Extract every record, keeping each one exactly as it is.

===============

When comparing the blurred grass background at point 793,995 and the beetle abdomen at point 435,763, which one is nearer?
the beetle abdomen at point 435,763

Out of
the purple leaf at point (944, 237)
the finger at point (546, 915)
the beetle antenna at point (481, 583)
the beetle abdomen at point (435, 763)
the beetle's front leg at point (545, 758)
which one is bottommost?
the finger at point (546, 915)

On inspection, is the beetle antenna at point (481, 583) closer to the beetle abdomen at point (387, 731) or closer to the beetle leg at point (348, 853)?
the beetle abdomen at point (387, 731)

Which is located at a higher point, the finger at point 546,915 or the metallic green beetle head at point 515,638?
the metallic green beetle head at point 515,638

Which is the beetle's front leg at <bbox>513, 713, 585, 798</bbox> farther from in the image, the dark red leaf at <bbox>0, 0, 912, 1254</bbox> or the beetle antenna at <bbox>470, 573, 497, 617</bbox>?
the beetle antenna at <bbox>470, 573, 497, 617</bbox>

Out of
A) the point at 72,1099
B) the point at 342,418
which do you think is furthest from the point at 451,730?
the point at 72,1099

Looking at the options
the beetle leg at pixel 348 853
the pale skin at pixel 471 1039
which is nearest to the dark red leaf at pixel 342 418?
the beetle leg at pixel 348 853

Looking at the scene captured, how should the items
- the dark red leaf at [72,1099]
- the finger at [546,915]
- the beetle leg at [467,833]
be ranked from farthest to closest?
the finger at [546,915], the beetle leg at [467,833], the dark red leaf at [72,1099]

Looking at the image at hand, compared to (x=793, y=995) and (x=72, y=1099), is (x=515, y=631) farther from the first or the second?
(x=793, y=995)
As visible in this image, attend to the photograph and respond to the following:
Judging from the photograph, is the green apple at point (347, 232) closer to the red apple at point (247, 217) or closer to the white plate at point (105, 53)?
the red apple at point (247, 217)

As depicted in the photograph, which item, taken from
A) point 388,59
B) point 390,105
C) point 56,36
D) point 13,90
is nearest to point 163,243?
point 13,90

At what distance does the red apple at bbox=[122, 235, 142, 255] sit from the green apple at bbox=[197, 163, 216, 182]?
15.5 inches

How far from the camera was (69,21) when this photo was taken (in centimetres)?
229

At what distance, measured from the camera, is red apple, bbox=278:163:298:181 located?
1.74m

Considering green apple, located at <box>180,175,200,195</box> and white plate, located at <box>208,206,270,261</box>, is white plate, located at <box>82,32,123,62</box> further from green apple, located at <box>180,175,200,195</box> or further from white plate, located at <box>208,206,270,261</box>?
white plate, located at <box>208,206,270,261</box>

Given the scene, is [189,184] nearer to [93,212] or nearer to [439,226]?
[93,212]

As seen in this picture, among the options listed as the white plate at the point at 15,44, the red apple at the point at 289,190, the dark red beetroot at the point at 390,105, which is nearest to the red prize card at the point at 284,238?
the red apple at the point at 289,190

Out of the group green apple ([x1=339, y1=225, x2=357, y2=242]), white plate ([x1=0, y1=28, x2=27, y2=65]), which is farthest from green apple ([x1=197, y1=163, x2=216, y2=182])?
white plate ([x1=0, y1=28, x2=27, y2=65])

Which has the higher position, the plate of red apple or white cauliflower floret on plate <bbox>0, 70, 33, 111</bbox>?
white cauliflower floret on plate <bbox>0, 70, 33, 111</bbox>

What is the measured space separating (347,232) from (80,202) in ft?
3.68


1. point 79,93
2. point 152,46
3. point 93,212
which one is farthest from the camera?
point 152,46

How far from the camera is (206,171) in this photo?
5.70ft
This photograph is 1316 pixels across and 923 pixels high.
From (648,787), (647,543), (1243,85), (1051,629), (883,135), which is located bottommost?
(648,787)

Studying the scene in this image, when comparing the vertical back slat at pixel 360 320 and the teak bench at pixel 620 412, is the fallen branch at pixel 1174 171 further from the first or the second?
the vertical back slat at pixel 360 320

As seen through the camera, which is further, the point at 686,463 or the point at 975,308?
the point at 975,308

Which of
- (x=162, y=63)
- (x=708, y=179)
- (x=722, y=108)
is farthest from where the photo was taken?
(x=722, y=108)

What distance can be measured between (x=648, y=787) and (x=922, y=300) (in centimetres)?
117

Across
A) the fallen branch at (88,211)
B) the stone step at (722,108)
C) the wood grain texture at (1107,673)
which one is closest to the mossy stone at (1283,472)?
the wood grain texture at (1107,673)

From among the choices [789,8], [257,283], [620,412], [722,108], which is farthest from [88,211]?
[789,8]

===============

> Result for this task:
When comparing the blurred grass background at point 793,995 and the beetle abdomen at point 435,763, which one is nearer?
the beetle abdomen at point 435,763

Out of
the purple leaf at point (944, 237)
the finger at point (546, 915)
the beetle antenna at point (481, 583)
the beetle abdomen at point (435, 763)
the beetle's front leg at point (545, 758)
which one is bottommost?
the finger at point (546, 915)

On inspection, is the beetle antenna at point (481, 583) closer to the beetle abdomen at point (387, 731) or closer to the beetle leg at point (348, 853)?
the beetle abdomen at point (387, 731)

Which is located at a higher point, the finger at point 546,915 or the metallic green beetle head at point 515,638?
the metallic green beetle head at point 515,638

Which is the beetle's front leg at <bbox>513, 713, 585, 798</bbox> farther from in the image, the dark red leaf at <bbox>0, 0, 912, 1254</bbox> or the beetle antenna at <bbox>470, 573, 497, 617</bbox>?
the beetle antenna at <bbox>470, 573, 497, 617</bbox>

Out of
A) the point at 72,1099
B) the point at 342,418
which do you think is furthest from the point at 451,730?
the point at 72,1099

Looking at the options
the beetle leg at pixel 348 853
the pale skin at pixel 471 1039
which is nearest to the dark red leaf at pixel 342 418?
the beetle leg at pixel 348 853

Looking at the scene captured, how should the items
- the dark red leaf at [72,1099]
- the finger at [546,915]
- the beetle leg at [467,833]
be ranked from farthest to closest?
the finger at [546,915], the beetle leg at [467,833], the dark red leaf at [72,1099]

Looking at the image at hand, compared to (x=793, y=995) and (x=72, y=1099), is (x=515, y=631) farther from the first or the second?
(x=793, y=995)
As visible in this image, attend to the photograph and respond to the following:
Judging from the photograph, is the green apple at point (347, 232) closer to the red apple at point (247, 217) or closer to the white plate at point (105, 53)?
the red apple at point (247, 217)

As depicted in the photograph, which item, taken from
A) point 388,59
B) point 390,105
C) point 56,36
D) point 13,90
is nearest to point 163,243?
point 13,90

At what distance does the red apple at bbox=[122, 235, 142, 255] sit from the green apple at bbox=[197, 163, 216, 182]?
15.5 inches

How far from the camera was (69,21) when this photo was taken (in centimetres)?
229

At what distance, measured from the camera, is red apple, bbox=278:163:298:181 located?
1.74m

Considering green apple, located at <box>180,175,200,195</box> and white plate, located at <box>208,206,270,261</box>, is white plate, located at <box>82,32,123,62</box> further from green apple, located at <box>180,175,200,195</box> or further from white plate, located at <box>208,206,270,261</box>?
white plate, located at <box>208,206,270,261</box>

Given the scene, is [189,184] nearer to [93,212] or nearer to [439,226]?
[93,212]

As seen in this picture, among the options listed as the white plate at the point at 15,44, the red apple at the point at 289,190, the dark red beetroot at the point at 390,105, which is nearest to the red prize card at the point at 284,238?
the red apple at the point at 289,190

Out of the group green apple ([x1=339, y1=225, x2=357, y2=242]), white plate ([x1=0, y1=28, x2=27, y2=65]), which is farthest from green apple ([x1=197, y1=163, x2=216, y2=182])?
white plate ([x1=0, y1=28, x2=27, y2=65])

Which has the higher position, the plate of red apple or white cauliflower floret on plate <bbox>0, 70, 33, 111</bbox>?
white cauliflower floret on plate <bbox>0, 70, 33, 111</bbox>

What is the measured space separating (347,232) from (80,202) in ft?
3.68


1. point 79,93
2. point 152,46
3. point 93,212
which one is farthest from the camera?
point 152,46

How far from the camera is (206,171) in this photo?
5.70ft
This photograph is 1316 pixels across and 923 pixels high.
From (648,787), (647,543), (1243,85), (1051,629), (883,135), which is located bottommost?
(648,787)

Studying the scene in this image, when comparing the vertical back slat at pixel 360 320 and the teak bench at pixel 620 412, is the fallen branch at pixel 1174 171 further from the first or the second?
the vertical back slat at pixel 360 320

As seen through the camera, which is further, the point at 686,463 or the point at 975,308?
the point at 975,308

Which of
- (x=162, y=63)
- (x=708, y=179)
- (x=722, y=108)
is farthest from where the photo was taken?
(x=722, y=108)

What distance can be measured between (x=648, y=787) and (x=922, y=300) (in centimetres)?
117

Across
A) the fallen branch at (88,211)
B) the stone step at (722,108)
C) the wood grain texture at (1107,673)
which one is closest to the mossy stone at (1283,472)?
the wood grain texture at (1107,673)

From among the choices [789,8], [257,283], [620,412], [722,108], which is farthest from [88,211]?
[789,8]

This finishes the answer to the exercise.